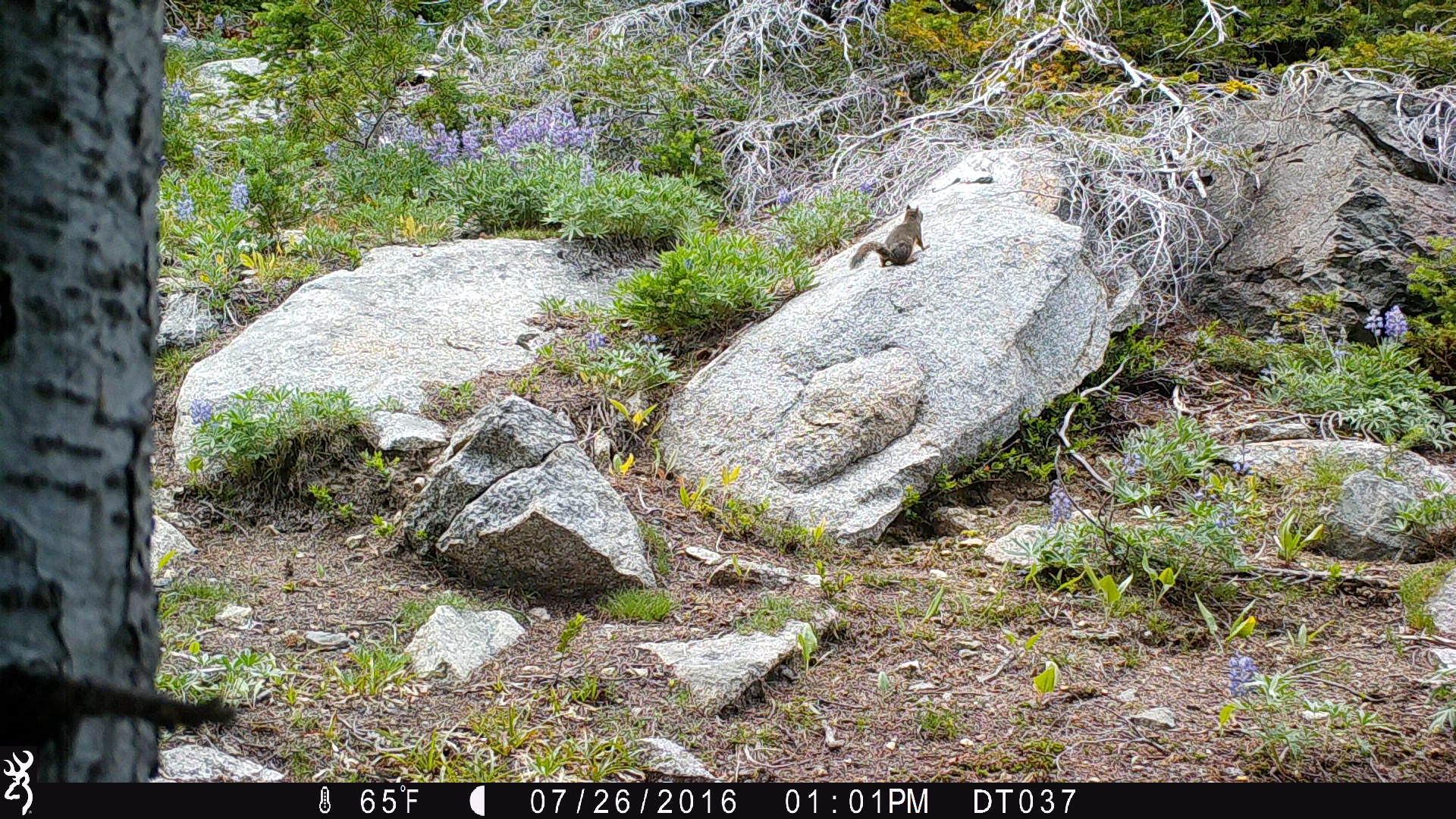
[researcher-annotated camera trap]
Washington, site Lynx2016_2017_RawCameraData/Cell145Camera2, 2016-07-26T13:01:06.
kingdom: Animalia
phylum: Chordata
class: Mammalia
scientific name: Mammalia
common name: small mammal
Small mammal (Mammalia). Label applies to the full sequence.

──────

DIRECTIONS ▸
Would you retype all the material above exactly, apart from its pictures?

YOUR RESPONSE ▸
[researcher-annotated camera trap]
Washington, site Lynx2016_2017_RawCameraData/Cell145Camera2, 2016-07-26T13:01:06.
kingdom: Animalia
phylum: Chordata
class: Mammalia
scientific name: Mammalia
common name: small mammal
Small mammal (Mammalia). Label applies to the full sequence.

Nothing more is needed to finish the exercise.